RDRealm DefenseGuide Database

Beginner Route

Realm Defense progression route from World 1 to weekly play

A smooth Realm Defense account does not come from rushing every unlock. It comes from building a small team that can answer the maps in front of you, learning where gold actually matters, and saving enough resources to avoid expensive detours. This route is written for new and returning players who want a practical order of priorities.

Start with a compact core

In the first world, your goal is not to own every hero. Your goal is to understand three jobs: one hero or summon source that can hold enemies in place, one source of reliable ranged damage, and one control tool for dangerous waves. Fee and Lancelot teach these basics well because they show the difference between safe backline damage and front-line delay.

When you add a purchased hero, choose one that solves repeated failures. If enemies leave your kill zone too quickly, control is more valuable than raw damage. If flyers are the problem, add range and anti-air coverage. If Boss waves are the wall, plan for burst timing instead of spending all gold before the Boss arrives.

Upgrade towers around one main zone

Many early losses come from spreading gold across every empty build slot. A better habit is to pick one main kill zone where enemies stay in range for the longest time. Upgrade that zone first, then add a cheap backup near the exit only when leaks become likely.

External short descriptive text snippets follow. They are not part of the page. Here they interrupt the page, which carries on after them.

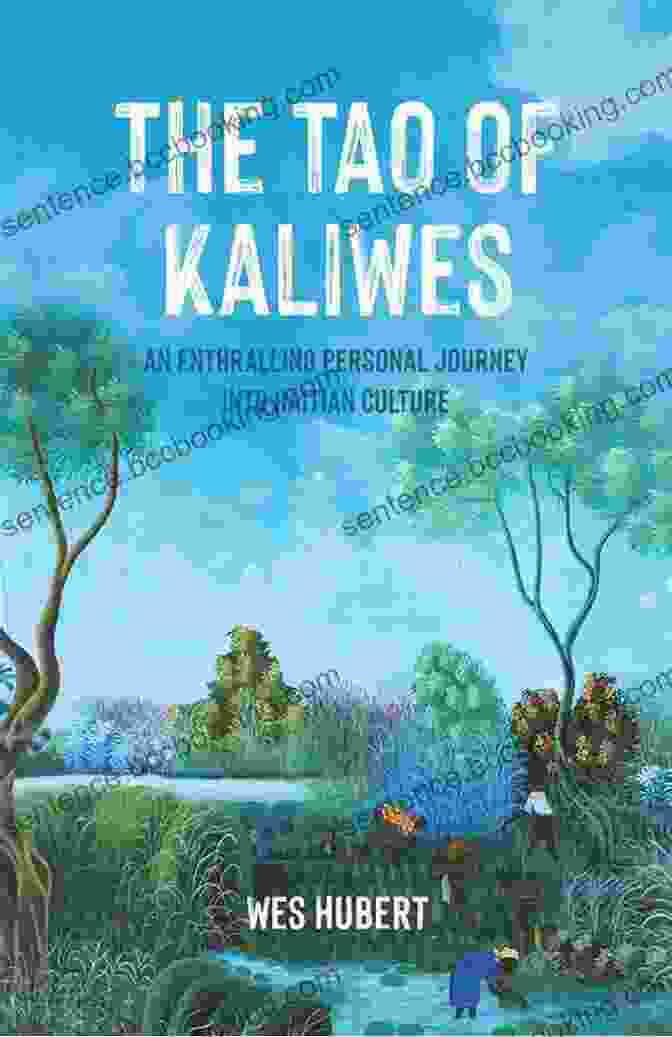 The Tao Of Kaliwes Book The Tao Of Kaliwes: An Enthralling Personal Journey Into Haitian Culture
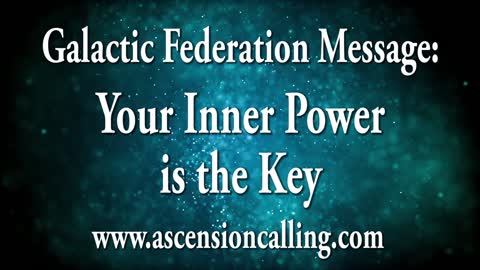 Galactic Federation: Your Inner Power is the Key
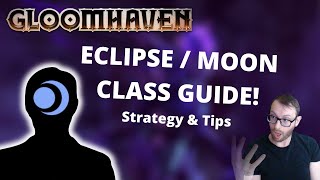 Eclipse  Moon class guide and strategy for Gloomhaven [upl. by Cilegna]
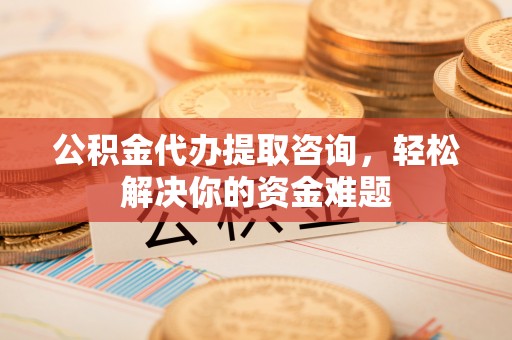 雨花台公积金代办提取咨询，轻松解决你的资金难题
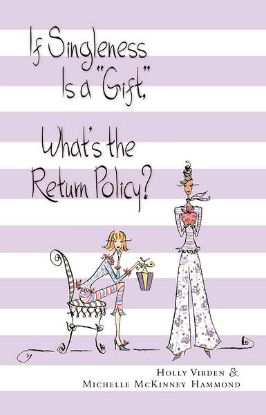 Picture of If Singleness Is a "Gift," What's the Return Policy?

Before the first wave starts, trace the lane with your eyes. Look for bends, crossings, and places where flying enemies separate from ground enemies. If a tower can hit two pieces of the path, it is usually a better upgrade candidate than a tower that only fires for a second.

Use failed runs as information

A failed stage is useful when you name the failure. Did the first three waves leak because the opening was weak? Did a middle wave overwhelm the main zone? Did the Boss survive because abilities were used too early? Each answer points to a different fix, so avoid changing every part of the lineup at once.

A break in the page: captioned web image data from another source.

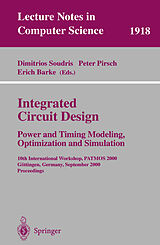 Kartonierter Einband Integrated Circuit Design: Power and Timing Modeling, Optimization and Simulation von 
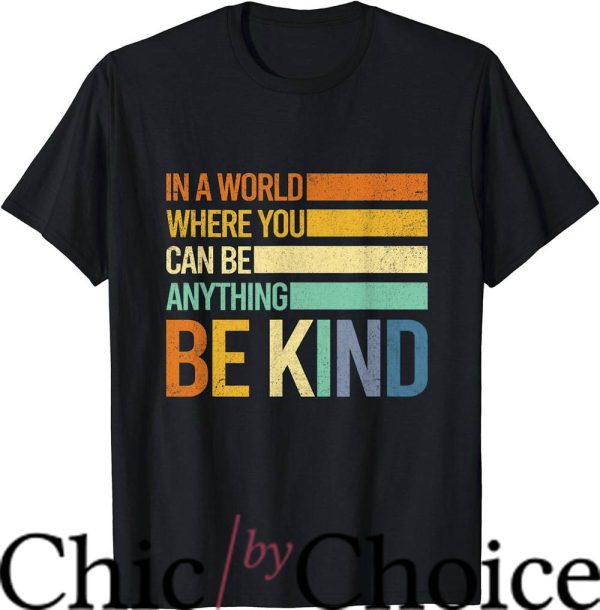 Women’s Inspirational T-Shirt Be Kind Inspire Gif For Mom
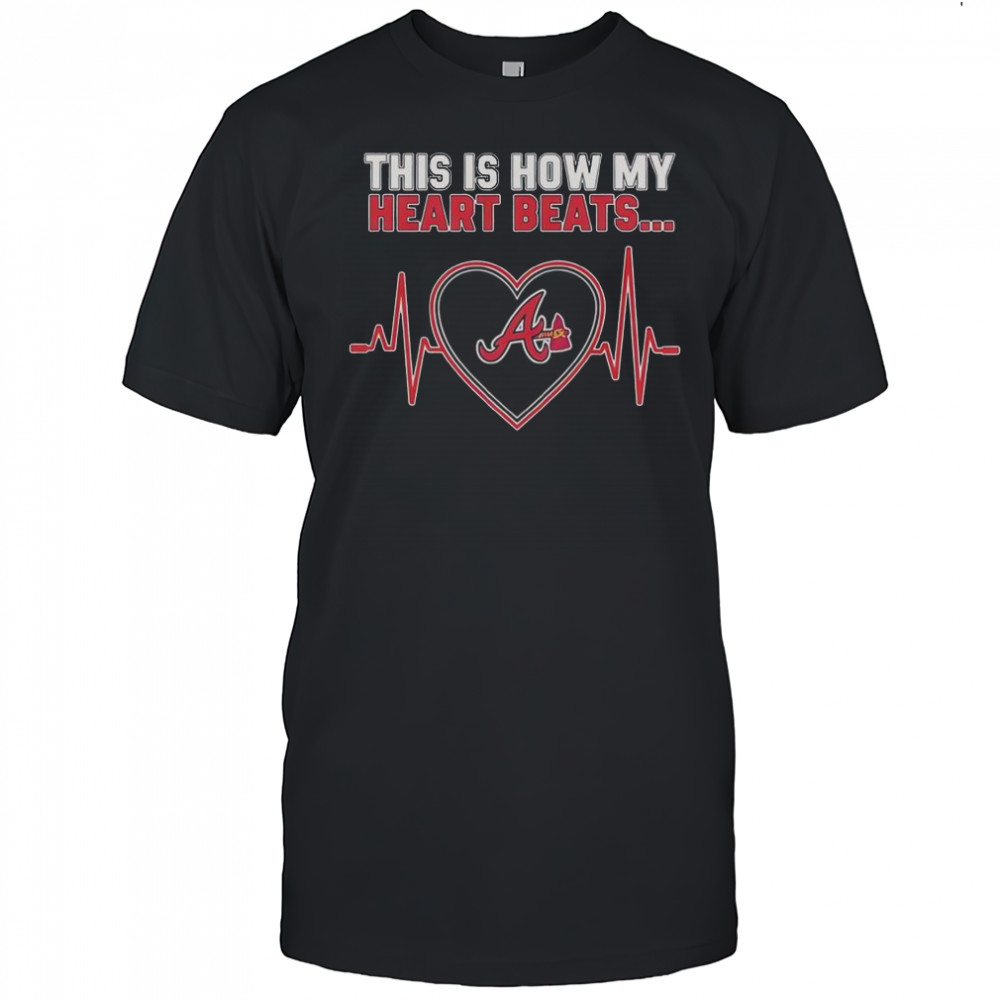 This Is How My Heart Beats Atlanta Braves T-Shirt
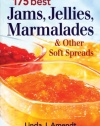 175 Best Jams, Jellies, Marmalades and Other Soft Spreads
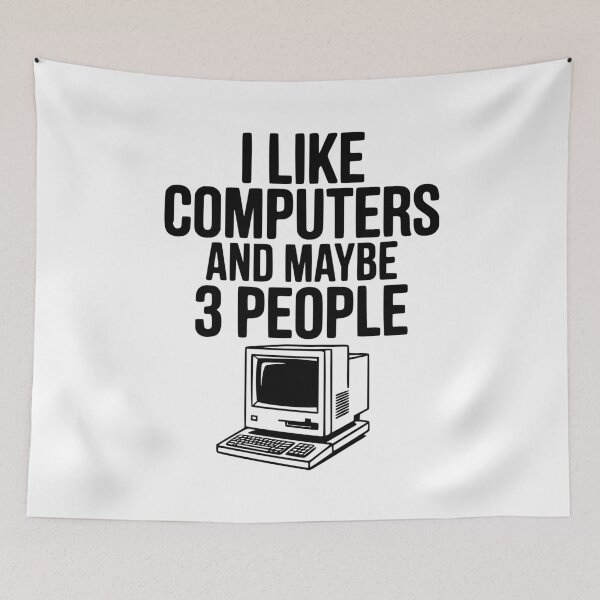 Item preview, I Like Computers and Maybe 3 People designed and sold by Frank Ring.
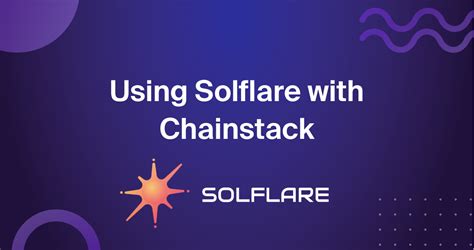 How To Use Solflare Wallet With Chainstack Nodes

Replay the stage with one adjustment: move a hero to cover a second lane, delay a skill until the high-value wave enters tower range, or save gold for a specific upgrade. Small controlled changes teach more than rebuilding the entire plan every retry.

Spend gems with a role plan

Gems should buy roles, not just names. A new hero is worth the cost when they cover something your account cannot currently handle: stronger control, safer anti-air, better Boss pressure, summons for split lanes, or support that makes towers and allies perform better. If your current heroes are close to a key rank, finishing that checkpoint can be stronger than another unlock.

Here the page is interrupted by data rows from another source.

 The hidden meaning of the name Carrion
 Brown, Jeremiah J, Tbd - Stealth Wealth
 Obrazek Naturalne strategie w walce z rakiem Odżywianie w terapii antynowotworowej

For most accounts, a narrow roster with real ranks clears more content than a wide roster of half-built heroes. Before spending, write down the next two problems you expect to face. If a purchase does not help either problem, it can probably wait.

Prepare for weekly play gradually

Tournament and event habits can start before you have a deep roster. Watch the blessed hero, study where the scoring route forms, and notice which wave usually ends the run. Even when you cannot compete for top scores, this practice teaches cooldown rhythm and map reading.

Once campaign progress is stable, widen your roster toward flexible roles. Weekly play rewards accounts that can swap between control, burst, anti-air, and lane holding. The best long-term route is steady campaign progress first, then more specialized tournament coverage as resources allow.